Separable Convolution

Efficiency

Author

Chao Ma

Published

November 30, 2025

Separable Convolution

A convolution kernel is separable when its multi-dimensional weights can be written as the outer product of several one-dimensional filters. In this case, a 2D convolution with a \(k \times k\) kernel can be executed as two sequential 1D convolutions: first applying a vertical filter, then a horizontal one. This decomposition does not change the output—each pixel still aggregates information from the full \(k \times k\) neighborhood—but it significantly reduces computational cost.

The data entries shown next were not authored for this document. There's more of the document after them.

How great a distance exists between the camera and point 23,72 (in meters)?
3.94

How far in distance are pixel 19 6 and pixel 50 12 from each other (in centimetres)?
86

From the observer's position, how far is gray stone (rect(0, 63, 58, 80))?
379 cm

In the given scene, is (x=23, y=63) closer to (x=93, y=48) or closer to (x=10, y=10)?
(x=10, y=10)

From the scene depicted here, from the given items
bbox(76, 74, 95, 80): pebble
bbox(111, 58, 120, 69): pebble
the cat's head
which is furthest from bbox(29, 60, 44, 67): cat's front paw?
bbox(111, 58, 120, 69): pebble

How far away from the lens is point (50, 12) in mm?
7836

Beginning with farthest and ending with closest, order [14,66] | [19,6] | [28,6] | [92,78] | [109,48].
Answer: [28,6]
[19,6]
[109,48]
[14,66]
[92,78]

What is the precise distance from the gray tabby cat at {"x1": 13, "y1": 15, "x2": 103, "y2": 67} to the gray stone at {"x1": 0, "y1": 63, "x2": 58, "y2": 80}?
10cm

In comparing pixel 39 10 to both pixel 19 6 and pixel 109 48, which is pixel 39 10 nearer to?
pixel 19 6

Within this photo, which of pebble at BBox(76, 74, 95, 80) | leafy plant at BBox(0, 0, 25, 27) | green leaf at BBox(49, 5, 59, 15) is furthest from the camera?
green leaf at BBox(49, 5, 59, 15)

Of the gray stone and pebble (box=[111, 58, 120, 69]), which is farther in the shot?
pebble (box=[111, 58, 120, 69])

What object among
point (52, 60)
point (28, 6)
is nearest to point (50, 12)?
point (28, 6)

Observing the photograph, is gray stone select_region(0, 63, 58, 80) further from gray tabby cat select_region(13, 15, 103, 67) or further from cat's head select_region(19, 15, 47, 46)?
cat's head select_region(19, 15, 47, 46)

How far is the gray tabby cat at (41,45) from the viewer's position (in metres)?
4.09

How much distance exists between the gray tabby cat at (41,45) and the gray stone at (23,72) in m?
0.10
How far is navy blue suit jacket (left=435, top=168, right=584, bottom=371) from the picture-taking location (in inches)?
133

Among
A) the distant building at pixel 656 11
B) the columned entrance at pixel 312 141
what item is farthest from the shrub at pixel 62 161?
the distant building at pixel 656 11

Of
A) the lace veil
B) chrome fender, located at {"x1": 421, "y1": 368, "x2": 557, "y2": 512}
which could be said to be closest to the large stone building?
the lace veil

Standard 2D convolution requires \(O(HWk^2)\) operations, while separable convolution reduces this to \(O(HWk)\). Parameter storage also shrinks from \(k^2\) to \(2k\). When such a factorization exists, it enables faster and more memory-efficient models without sacrificing accuracy, and is therefore an important strategy for designing efficient convolutional networks.

Separable convolution visualization Figure: Separable convolution decomposes a 2D kernel into two 1D filters (vertical and horizontal), reducing computational complexity from O(HWk²) to O(HWk) while maintaining the same receptive field.

Key Insight

Separable convolution achieves the same output as standard 2D convolution but with dramatically reduced computational cost. By factorizing a \(k \times k\) kernel into two \(k \times 1\) filters, we transform an \(O(k^2)\) operation into \(O(k)\)—a massive speedup for large kernels. This decomposition is particularly valuable in mobile and edge deployments where computational resources are limited, and forms the foundation of efficient architectures like MobileNet.